How to scale RL to 10^26 FLOPs(blog.jxmo.io)

82 pointsby jxmorris127 months ago6 comments

moconnor7 months ago
A very long way of saying "during pretraining let the models think before continuing next-token prediction and then apply those losses to the thinking token gradients too."
It seems like an interesting idea. You could apply some small regularisation penalty to the number of thinking tokens the model uses. You might have to break up the pretraining data into meaningfully-paritioned chunks. I'd be curious whether at large enough scale models learn to make use of this thinking budget to improve their next-token prediction, and what that looks like.
tekacs7 months ago
Besides the great subject matter, I love how densely packed this article is with links to relevant papers and materials!
(Because I almost missed this) In the comments on the post someone linked to this paper: https://arxiv.org/html/2408.15240v1
mvkel7 months ago
Grok 4 is effectively Grok 3 with massively scaled RL, and the improvements on the benchmarks (and experientially) are minimal.

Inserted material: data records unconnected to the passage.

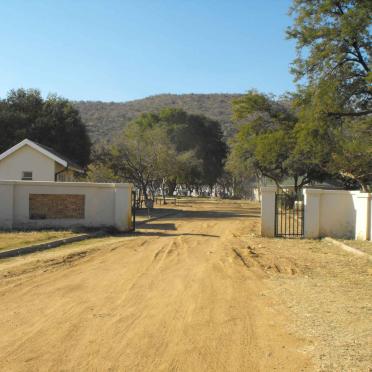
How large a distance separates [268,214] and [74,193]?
8.14 m

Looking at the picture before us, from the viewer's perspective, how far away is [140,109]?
112625 mm

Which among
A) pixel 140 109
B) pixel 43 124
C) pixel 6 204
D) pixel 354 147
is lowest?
pixel 6 204

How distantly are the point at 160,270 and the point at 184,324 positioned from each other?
16.0ft

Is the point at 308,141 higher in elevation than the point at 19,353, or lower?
higher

Is this a flaw in theory, or application?
- k__7 months ago
  Half-OT:
  Is there any info out there how the major models differ?
Iwan-Zotow7 months ago
More data? Where it supposed to come from?
sync_silver937 months ago
[flagged]
childintime7 months ago
The chemistry of RL dictates that 10^26 FLOPS is about 166 FLOP-mols. But how much weight is this? An electron/FLOP or 1eV/FLOP? That's 0.55mg or just 1ng. Regardless, I'd say it's close to 7 brainfucks, as it's common knowledge they exert a logarithmic force on the intelligence weighing apparatus, F = m * log2(a).